Casos assintomáticos de covid-19: 44. O resultado poderia soar normal se o número viesse de uma cidade da Coreia do Sul, por exemplo, um dos países que mais realizam testes para diagnóstico da doença. Mas o dado é de Rio Casca, município brasileiro da Zona da Mata, em Minas Gerais, um dos Estados do País que menos fazem exames para identificação do novo coronavírus, e que tem como estratégia central na pandemia testar somente pacientes que apresentam sintomas que podem ser de covid-19, ou mortes suspeitas de terem ocorrido pela doença.
Mas o que indica o comportamento da prefeitura de Rio Casca, um pequeno município de aproximadamente 15 mil habitantes às margens da BR-262, a 200 quilômetros da capital? Resposta: uma total falta de entrosamento entre prefeitos e o governo estadual, o que pode explicar a profunda alteração no cenário da pandemia em Minas, que numa lufada passou de Estado considerado eficaz no combate ao vírus a suspeito de práticas que falham em evitar a propagação da doença.
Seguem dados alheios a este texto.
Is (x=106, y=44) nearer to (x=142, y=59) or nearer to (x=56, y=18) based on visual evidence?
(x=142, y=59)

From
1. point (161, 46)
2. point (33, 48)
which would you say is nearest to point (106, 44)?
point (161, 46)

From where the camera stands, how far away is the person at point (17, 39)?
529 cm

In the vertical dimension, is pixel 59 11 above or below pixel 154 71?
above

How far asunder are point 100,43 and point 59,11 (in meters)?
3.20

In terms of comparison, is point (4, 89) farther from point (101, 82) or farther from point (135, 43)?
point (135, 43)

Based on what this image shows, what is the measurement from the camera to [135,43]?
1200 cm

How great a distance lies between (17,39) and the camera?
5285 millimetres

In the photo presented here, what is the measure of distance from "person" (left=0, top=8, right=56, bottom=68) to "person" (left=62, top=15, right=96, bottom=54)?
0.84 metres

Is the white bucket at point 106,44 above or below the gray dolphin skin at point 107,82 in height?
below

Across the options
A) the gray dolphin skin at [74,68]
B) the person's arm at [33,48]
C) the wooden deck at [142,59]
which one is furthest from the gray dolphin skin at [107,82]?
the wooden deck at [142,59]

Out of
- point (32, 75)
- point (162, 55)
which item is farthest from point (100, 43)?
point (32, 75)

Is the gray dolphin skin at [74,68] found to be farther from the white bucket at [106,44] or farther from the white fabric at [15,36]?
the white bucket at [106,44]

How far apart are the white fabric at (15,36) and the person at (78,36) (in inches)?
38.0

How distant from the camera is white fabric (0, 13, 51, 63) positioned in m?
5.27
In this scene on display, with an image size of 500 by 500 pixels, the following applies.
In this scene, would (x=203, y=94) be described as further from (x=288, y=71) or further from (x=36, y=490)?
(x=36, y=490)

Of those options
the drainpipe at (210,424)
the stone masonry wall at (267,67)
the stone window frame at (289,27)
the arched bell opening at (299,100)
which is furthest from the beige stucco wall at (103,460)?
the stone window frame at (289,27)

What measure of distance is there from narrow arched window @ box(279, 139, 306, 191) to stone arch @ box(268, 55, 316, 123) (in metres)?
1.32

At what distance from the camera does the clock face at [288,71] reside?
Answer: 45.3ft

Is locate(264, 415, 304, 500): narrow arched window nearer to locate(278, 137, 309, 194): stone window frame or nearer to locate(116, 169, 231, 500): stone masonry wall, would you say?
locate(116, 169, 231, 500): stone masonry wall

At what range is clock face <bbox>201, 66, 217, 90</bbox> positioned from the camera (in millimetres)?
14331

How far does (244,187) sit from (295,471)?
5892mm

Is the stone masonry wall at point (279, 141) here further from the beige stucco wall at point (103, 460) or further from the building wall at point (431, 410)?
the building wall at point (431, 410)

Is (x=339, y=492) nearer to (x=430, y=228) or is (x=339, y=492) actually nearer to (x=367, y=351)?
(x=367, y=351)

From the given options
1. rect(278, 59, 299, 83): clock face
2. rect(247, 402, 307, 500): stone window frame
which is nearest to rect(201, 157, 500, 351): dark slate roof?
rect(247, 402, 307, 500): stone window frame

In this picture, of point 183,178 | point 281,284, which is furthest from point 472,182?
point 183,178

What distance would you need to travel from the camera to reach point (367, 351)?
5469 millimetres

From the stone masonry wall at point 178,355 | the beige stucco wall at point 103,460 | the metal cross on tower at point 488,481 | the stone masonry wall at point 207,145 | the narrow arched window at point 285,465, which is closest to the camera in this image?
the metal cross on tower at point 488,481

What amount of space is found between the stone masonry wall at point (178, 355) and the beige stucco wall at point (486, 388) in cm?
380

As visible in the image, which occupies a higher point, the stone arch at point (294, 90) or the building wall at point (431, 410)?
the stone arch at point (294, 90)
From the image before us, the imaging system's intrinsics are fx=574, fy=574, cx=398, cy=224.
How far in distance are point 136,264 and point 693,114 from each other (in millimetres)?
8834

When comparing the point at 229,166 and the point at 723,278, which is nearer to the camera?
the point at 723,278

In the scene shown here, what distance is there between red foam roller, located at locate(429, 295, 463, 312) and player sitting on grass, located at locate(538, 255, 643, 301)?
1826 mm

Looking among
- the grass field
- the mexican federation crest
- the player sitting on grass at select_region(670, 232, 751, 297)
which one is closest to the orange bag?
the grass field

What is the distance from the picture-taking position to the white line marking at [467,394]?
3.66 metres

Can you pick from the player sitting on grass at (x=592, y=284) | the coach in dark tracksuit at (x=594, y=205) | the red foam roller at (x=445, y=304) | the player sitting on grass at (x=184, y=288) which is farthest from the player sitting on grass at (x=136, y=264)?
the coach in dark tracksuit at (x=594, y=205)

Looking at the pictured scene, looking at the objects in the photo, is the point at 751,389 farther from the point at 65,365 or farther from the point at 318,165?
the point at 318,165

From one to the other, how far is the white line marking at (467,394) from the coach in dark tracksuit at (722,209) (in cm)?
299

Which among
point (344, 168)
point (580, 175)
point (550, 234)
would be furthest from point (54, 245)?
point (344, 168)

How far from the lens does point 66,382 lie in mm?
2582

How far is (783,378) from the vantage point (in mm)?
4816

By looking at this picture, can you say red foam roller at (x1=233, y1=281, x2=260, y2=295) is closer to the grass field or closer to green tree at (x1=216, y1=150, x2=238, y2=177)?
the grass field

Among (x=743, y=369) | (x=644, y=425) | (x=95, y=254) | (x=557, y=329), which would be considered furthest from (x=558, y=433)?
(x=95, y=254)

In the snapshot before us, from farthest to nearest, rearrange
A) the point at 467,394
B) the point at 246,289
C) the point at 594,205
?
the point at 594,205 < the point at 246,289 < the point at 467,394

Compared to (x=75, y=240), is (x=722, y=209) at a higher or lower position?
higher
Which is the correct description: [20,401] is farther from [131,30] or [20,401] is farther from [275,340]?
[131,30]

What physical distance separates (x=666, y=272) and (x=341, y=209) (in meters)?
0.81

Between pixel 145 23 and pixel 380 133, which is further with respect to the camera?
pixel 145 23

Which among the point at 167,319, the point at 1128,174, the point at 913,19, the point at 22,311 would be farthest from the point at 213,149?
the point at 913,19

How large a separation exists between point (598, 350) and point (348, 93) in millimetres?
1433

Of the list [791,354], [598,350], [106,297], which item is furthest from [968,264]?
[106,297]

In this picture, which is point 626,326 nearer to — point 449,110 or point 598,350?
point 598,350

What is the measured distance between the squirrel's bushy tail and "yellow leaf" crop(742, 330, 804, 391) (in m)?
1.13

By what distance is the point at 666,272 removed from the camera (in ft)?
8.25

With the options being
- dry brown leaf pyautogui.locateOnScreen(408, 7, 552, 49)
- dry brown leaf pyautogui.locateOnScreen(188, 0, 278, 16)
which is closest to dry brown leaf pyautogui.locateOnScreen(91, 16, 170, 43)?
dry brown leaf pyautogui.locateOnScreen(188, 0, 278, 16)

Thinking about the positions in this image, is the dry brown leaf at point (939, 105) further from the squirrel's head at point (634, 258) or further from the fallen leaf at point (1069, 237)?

O governo mineiro enfrenta até hoje surtos de covid-19 dentro da pandemia e registrou o primeiro caso de presidiário morto pela doença. Há ainda mais de duas mil mortes por síndrome respiratória aguda grave (SRAG) sem identificação do vírus causador dos óbitos.
O quadro em Minas piorou desde que o governo do Estado e prefeituras passaram a anunciar programas de retomada das atividades econômicas, estratégias também descoladas entre municípios e o Palácio Tiradentes. Pelo seu lado, o governo de Romeu Zema (Novo) criou o programa “Minas Consciente”, que estabelece critérios para o avanço na liberação de comércio e indústria. Dos 853 municípios do Estado, até o momento, apenas 155 aderiram ao programa. A maior, entre as que participam, Juiz de Fora, com 568 mil habitantes.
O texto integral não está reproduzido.